*Instruction*.
Please repeat the album review below word for word, from its first sentence to its last.

*Document excerpt*.
————
We’re talking Demo Disc quality sound here. The spaciousness of the studio and the three-dimensional placement of the myriad percussion instruments and bells within its walls make this something of an audiophile spectacular of a different kind -- dreamy and intensely emotional.
Shocking as it may be, Mobile Fidelity, maker of some of the worst sounding records in the history of audio, is truly the king on this title.
Klemmer says pure emotion is what inspired the album's creation. Whatever he tapped into to find the source of that inspiration he really hit paydirt with Touch. It's the heaviest smooth jazz ever recorded. Musically and sonically, this is the pinnacle of Klemmer's smooth jazz body of work. I know of none better. (If you want to hear him play more straight-ahead jazz try Straight from the Heart on Nautilus.)
————
(Records from a data source)
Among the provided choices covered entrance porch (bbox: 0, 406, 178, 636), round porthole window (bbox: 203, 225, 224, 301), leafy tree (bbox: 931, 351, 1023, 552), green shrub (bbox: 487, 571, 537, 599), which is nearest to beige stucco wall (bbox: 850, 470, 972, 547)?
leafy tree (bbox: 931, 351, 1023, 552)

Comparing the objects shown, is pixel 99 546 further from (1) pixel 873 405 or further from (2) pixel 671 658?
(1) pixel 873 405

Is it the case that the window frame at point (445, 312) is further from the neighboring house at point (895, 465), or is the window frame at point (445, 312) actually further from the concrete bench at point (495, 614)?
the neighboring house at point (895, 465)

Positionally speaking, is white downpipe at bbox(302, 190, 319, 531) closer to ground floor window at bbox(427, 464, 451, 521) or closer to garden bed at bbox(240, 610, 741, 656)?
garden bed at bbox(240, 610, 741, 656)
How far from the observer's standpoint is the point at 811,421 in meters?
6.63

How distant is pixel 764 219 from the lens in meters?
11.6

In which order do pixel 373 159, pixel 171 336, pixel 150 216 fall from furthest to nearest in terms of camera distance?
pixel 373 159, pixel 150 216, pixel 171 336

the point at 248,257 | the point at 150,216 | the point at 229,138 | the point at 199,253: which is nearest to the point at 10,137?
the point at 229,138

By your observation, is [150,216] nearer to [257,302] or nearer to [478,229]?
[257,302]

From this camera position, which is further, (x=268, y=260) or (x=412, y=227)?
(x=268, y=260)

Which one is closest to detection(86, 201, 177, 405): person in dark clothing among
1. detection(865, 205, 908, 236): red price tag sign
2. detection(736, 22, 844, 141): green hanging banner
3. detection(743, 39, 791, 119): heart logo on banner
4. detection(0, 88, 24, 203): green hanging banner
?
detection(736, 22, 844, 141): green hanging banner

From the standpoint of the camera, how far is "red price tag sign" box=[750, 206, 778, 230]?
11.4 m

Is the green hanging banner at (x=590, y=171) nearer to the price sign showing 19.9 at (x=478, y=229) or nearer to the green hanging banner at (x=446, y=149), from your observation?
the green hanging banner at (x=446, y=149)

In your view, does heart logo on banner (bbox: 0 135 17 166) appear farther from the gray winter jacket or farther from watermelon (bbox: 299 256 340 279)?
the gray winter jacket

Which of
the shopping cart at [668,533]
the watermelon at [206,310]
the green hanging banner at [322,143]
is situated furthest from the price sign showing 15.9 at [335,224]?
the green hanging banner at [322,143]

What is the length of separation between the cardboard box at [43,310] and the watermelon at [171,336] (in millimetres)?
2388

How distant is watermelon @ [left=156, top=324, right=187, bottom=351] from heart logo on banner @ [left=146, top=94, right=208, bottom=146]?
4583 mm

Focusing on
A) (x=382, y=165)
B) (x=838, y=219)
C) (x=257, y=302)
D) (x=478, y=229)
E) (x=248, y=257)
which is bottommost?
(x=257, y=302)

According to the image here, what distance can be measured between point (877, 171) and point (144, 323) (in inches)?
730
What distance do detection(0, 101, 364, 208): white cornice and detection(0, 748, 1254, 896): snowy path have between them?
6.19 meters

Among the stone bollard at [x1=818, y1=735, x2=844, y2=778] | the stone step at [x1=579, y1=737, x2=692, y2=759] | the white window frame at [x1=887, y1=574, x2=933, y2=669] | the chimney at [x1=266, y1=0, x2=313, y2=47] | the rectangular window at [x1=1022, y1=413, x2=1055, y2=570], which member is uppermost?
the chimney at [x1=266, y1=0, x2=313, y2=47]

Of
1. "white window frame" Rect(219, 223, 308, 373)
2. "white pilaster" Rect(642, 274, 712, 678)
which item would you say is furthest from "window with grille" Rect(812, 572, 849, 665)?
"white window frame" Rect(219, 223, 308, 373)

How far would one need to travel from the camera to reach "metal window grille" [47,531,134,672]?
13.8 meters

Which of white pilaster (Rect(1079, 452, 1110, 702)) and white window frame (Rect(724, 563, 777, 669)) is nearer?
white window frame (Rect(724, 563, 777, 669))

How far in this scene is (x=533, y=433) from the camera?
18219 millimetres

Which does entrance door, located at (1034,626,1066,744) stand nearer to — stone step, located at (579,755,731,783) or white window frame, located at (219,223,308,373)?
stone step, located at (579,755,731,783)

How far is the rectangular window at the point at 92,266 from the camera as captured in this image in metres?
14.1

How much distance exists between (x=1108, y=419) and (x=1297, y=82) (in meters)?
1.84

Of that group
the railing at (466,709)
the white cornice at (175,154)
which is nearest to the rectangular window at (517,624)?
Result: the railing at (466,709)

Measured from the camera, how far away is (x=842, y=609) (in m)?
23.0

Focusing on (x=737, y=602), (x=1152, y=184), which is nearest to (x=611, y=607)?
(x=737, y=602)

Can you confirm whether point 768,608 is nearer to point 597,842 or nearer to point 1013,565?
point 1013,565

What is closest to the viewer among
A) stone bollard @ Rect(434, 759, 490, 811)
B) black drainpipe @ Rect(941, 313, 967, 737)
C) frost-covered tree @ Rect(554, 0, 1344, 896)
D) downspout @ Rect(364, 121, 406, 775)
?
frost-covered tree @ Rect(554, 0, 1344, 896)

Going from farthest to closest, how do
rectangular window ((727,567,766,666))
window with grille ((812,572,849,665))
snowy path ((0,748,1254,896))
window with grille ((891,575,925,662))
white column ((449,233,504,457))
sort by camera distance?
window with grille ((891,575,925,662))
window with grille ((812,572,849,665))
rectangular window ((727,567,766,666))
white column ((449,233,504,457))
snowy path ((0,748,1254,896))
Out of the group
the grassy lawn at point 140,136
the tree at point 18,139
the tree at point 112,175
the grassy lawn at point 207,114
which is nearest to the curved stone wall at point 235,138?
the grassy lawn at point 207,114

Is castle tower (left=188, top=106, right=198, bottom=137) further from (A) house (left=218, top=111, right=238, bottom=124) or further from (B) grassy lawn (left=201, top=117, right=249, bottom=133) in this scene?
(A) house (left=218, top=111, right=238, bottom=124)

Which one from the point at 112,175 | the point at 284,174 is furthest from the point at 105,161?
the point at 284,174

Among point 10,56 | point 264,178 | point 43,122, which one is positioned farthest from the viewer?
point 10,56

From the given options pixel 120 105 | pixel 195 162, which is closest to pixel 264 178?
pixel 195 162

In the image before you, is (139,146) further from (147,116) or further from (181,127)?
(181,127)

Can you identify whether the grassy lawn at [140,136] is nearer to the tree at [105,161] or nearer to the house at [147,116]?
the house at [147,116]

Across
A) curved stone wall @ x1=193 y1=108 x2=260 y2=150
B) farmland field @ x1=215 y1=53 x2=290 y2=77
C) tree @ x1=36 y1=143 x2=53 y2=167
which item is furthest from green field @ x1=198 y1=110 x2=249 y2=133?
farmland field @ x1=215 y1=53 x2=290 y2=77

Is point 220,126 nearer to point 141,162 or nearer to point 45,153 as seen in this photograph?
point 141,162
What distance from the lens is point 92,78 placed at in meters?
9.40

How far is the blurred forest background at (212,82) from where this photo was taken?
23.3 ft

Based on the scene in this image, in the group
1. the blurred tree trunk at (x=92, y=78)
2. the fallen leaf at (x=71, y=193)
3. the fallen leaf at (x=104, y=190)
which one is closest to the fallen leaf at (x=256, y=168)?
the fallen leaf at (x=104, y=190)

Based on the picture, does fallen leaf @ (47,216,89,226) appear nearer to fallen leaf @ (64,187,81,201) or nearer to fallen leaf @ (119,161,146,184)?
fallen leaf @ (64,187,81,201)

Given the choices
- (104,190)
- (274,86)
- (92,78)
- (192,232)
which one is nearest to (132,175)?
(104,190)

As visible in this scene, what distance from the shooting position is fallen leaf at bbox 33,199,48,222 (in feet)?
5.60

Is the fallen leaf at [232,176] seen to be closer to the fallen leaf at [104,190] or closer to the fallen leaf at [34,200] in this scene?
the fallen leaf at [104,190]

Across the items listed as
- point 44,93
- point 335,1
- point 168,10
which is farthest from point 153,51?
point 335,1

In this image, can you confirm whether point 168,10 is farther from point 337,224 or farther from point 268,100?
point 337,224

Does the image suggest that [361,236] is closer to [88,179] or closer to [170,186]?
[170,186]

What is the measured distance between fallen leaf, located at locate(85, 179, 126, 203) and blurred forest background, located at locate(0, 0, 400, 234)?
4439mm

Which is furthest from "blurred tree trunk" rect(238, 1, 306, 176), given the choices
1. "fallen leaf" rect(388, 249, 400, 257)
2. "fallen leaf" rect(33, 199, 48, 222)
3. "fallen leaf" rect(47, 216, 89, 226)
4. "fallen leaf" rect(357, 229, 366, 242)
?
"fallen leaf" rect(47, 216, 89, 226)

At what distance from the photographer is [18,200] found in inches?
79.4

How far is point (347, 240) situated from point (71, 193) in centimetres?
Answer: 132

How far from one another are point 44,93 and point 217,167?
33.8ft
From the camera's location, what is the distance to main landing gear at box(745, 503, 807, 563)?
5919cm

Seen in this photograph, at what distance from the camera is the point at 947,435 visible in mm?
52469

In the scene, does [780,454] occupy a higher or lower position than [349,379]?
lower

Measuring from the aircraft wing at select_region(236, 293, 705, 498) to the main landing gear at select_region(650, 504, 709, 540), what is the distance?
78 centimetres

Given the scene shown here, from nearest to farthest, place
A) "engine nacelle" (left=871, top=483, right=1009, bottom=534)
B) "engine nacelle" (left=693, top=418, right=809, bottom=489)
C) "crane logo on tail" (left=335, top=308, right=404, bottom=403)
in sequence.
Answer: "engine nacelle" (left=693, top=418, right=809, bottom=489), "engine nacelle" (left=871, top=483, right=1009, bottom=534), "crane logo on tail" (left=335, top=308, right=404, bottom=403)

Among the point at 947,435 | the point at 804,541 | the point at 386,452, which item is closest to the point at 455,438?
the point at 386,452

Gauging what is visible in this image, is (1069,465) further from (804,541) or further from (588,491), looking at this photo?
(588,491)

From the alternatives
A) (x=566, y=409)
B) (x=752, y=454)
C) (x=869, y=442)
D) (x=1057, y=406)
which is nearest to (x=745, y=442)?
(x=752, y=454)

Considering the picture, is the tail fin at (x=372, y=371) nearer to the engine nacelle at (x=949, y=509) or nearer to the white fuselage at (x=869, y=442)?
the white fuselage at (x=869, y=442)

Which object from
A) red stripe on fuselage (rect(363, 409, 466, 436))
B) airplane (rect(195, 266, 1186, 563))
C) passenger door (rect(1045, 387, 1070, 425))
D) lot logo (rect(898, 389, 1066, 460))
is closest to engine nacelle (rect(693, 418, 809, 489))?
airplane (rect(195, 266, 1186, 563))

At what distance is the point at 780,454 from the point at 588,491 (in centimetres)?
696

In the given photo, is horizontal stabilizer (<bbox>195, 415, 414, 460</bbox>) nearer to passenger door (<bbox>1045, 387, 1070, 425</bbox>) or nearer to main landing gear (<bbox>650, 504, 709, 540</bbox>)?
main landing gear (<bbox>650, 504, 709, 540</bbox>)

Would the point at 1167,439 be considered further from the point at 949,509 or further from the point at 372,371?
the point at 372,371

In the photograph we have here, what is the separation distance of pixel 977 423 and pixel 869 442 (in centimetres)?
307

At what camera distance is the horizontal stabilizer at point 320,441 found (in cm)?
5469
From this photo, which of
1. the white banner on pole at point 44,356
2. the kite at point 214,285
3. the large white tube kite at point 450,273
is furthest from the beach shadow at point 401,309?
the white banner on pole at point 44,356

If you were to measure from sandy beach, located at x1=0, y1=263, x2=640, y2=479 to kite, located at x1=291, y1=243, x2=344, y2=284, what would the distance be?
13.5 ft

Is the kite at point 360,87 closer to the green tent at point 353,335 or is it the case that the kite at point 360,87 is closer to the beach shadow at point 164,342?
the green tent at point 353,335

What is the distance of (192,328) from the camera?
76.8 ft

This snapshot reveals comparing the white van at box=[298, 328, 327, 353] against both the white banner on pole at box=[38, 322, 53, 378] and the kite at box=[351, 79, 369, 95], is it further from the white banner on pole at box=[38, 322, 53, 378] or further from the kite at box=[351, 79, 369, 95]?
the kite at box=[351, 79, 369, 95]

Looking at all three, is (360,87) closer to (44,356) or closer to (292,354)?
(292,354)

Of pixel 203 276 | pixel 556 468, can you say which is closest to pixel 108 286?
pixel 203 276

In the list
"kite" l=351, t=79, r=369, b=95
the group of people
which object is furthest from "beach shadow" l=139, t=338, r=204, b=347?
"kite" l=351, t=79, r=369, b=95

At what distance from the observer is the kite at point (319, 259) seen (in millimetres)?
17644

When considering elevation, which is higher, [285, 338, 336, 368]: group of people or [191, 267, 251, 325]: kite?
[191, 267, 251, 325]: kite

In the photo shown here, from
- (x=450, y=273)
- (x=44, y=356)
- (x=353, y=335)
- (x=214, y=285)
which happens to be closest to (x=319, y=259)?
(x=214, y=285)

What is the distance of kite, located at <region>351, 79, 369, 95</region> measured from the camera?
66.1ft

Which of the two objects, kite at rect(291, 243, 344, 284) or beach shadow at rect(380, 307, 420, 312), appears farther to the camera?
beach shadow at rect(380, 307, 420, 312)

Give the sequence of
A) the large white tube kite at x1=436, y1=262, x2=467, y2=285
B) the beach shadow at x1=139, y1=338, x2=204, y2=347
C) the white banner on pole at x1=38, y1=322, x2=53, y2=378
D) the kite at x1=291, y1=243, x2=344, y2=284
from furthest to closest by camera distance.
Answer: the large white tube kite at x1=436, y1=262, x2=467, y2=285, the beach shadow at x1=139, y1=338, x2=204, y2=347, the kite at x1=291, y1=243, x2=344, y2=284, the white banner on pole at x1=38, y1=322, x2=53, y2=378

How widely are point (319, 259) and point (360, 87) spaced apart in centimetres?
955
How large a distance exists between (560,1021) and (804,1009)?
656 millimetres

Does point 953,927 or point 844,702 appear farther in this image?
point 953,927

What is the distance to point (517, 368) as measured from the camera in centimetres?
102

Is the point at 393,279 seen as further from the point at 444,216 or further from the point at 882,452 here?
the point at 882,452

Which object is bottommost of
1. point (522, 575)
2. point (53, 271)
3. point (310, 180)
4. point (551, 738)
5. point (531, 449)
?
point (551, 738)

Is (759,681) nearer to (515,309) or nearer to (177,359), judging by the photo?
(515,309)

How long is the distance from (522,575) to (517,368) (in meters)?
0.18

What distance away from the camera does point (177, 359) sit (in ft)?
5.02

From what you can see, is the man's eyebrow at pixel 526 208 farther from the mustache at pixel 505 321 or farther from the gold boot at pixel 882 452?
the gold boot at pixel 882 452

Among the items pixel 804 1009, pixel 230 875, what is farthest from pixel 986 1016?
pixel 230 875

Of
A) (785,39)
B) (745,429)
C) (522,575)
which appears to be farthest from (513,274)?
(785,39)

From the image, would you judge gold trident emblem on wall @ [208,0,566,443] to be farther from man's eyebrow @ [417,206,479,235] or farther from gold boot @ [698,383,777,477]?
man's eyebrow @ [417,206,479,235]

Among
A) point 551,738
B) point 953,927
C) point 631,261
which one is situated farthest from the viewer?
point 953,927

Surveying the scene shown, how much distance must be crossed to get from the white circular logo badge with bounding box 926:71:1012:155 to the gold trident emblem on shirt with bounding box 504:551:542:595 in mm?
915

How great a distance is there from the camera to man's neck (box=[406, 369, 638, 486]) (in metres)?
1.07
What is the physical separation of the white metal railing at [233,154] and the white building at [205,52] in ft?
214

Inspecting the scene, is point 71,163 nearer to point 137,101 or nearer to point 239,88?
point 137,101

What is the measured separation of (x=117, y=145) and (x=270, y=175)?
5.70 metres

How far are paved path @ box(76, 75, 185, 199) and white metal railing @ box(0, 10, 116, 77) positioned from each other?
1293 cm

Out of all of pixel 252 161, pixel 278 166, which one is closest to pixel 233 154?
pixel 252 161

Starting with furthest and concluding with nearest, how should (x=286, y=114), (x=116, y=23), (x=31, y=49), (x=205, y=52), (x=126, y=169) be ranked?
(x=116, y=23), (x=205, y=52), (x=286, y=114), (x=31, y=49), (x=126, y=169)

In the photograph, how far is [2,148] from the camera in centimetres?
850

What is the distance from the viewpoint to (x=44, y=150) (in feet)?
————
*Final answer*.
We’re talking Demo Disc quality sound here. The spaciousness of the studio and the three-dimensional placement of the myriad percussion instruments and bells within its walls make this something of an audiophile spectacular of a different kind -- dreamy and intensely emotional.
Shocking as it may be, Mobile Fidelity, maker of some of the worst sounding records in the history of audio, is truly the king on this title.
Klemmer says pure emotion is what inspired the album's creation. Whatever he tapped into to find the source of that inspiration he really hit paydirt with Touch. It's the heaviest smooth jazz ever recorded. Musically and sonically, this is the pinnacle of Klemmer's smooth jazz body of work. I know of none better. (If you want to hear him play more straight-ahead jazz try Straight from the Heart on Nautilus.)